Some will recall that Nichol did not take it well and insisted that it was a fight over ideology. He’d been a victim of a “committed, relentless, frequently untruthful, and vicious campaign.”
Nichol then immediately made for the exit door and never returned.
In truth, the W&M Board of Visitors and Nichol were at odds and something was bound to give. W. Taylor Reveley III, then-dean of the law school, stepped into the gap and did so splendidly.
We’ll see what happens with VMI. As with W&M, many and varied voices will likely speak out.
In this instance, however, some may well emanate from Washington, D.C.
Just a couple of quick points on all this:
Virginia’s approach to higher education governance developed over the 20th century. Any number of times, Virginia was encouraged (either by a commission or consultants) to centralize decision-making under a “chancellor” or a “super-board.” Virginia instead left authority with the appointed governing boards of each state-owned college and university.
That choice vested the different campuses with a high measure of autonomy.

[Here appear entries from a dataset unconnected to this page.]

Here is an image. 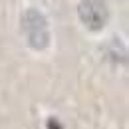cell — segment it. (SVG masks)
Instances as JSON below:
<instances>
[{"label":"cell","mask_w":129,"mask_h":129,"mask_svg":"<svg viewBox=\"0 0 129 129\" xmlns=\"http://www.w3.org/2000/svg\"><path fill=\"white\" fill-rule=\"evenodd\" d=\"M48 129H64V127H62V123L58 119L52 117V119H48Z\"/></svg>","instance_id":"3"},{"label":"cell","mask_w":129,"mask_h":129,"mask_svg":"<svg viewBox=\"0 0 129 129\" xmlns=\"http://www.w3.org/2000/svg\"><path fill=\"white\" fill-rule=\"evenodd\" d=\"M22 32L34 50H46L50 46L48 20L38 8H28L22 14Z\"/></svg>","instance_id":"1"},{"label":"cell","mask_w":129,"mask_h":129,"mask_svg":"<svg viewBox=\"0 0 129 129\" xmlns=\"http://www.w3.org/2000/svg\"><path fill=\"white\" fill-rule=\"evenodd\" d=\"M78 14L80 20L85 24V28L97 32L105 26L109 12H107V4L101 0H81L78 6Z\"/></svg>","instance_id":"2"}]
</instances>
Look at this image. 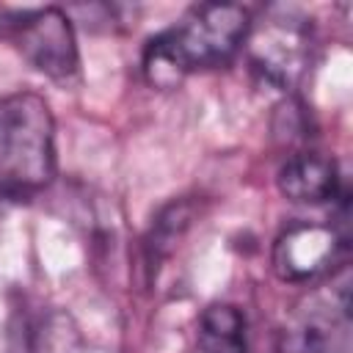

It allowed the schools to seek their own future.
It’s a good system that could always stand to be improved. The board members themselves – the people named to sit in these chairs -- have to be up to it. Their character, knowledge, experience, etc. all contribute to and mold the quality of institutional outcomes.
Meanwhile, everyone else – literally meaning all other souls with an opinion, but not enjoying board membership -- needs to understand where the lines of authority are drawn.
When it comes to a given institution’s leadership and the length of their tenure – as either president, superintendent or grand fromage -- the determining role of the governor and elected lawmakers is analogous to the role they play in hiring the school’s leadership in the first place.
In other words, the governor and the legislators have no role whatsoever. Zippo.
When you get elected to state office, either as an executive or legislator, no one is asking you to run the state’s colleges and universities. That is not your job.
Does that stop the politicians from wanting to jump in? Of course not and it would be odd for them to not have an interest in what’s going on. So running about backstairs, initiating covert action, creating pressure of one sort or another, is hardly unknown.
Exactly that sort of thing has been happening in recent weeks with VMI.
The danger? If you go too far with that – if you allow politicians to muck about, to even issue threats -- you end up with a politicized mess and risk serious institutional damage. That’s happened over and over again with other schools in other states and occasionally it threatens Virginia.
Leadership choices are never easy during stressed circumstances and VMI’s broader community’s engagement in the school’s welfare has never been, well, shrinking. Not a shy bunch at all.
In Lexington, the issue is not really Gen. Wins. I have yet to meet anyone who doesn’t personally like Gen. Wins. Within the Army, he was a broadly admired flag officer.
But so was Wins’ four-star predecessor, J. H. Binford Peay III.
A decorated veteran of two tours in Vietnam, Peay rose to the highest rank in the U.S Army and served both as Vice-Chief of Staff and head of Central Command.
Remember the New York City ticker-tape parade following Desert Storm and the proud appearance of the 101st Airborne Division? The commanding officer marching out in front? That was Peay.
It was, in fact, a happy surprise to see Peay find his way back to his alma mater to serve as superintendent. A military leader of his stature has many options.
It worked out brilliantly, however. Peay appeared with plan in hand and it brought VMI forward. The school reached, by many accounts, its highest level of performance ever.
Then 2020 rolled around. Published reports fueled worry over racial disquiet and a state political leadership composed entirely of Democrats – a leadership then enjoying the vinous effects of peak progressivism -- launched a full-blown political attack on VMI.
Near his second retirement, pressed to resign by Gov. Ralph Northam, Peay finally said, OK, and tipped his hat.
Then came the infamous, unprecedented “investigation.”
No Virginia school has ever been scrutinized in this manner and you pray it never happens again. The report subsequently generated reads like a political manifesto and it reads that way because it is.
That was the whole point. The grand scheme was to anchor VMI in diversity, equity and inclusion dogma. The edicts, the rules, the decrees, you name it – the entire bureaucratic apparatus was meant to get VMI to politically conform.
In 2020, the powers in Richmond were happy to do this. They were proud of themselves. DEI was the future.
Now it’s 2025 and the consternation over DEI has dramatically shifted public opinion. Some still believe; in seemingly increasing numbers, some do not.
Speaker Don Scott, D-Portsmouth, says that VMI’s decision on Wins “is purely political.”
Good grief. It’s been political from the get-go. Getting it to stop being political is the real challenge that faces Virginia.